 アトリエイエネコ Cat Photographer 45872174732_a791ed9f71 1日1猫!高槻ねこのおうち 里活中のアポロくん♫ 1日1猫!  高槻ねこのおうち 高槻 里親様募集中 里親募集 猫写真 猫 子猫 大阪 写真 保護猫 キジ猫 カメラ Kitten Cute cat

* * *

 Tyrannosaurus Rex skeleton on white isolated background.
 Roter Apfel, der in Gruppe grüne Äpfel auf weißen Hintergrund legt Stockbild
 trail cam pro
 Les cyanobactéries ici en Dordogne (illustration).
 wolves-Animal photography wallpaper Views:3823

Work instructions: Copy the records above exactly, beginning at the line that contains "Les cyanobactéries ici" and stopping after the line that contains "wolves-Animal photography wallpaper".

Completed exercise:
 Les cyanobactéries ici en Dordogne (illustration).
 wolves-Animal photography wallpaper Views:3823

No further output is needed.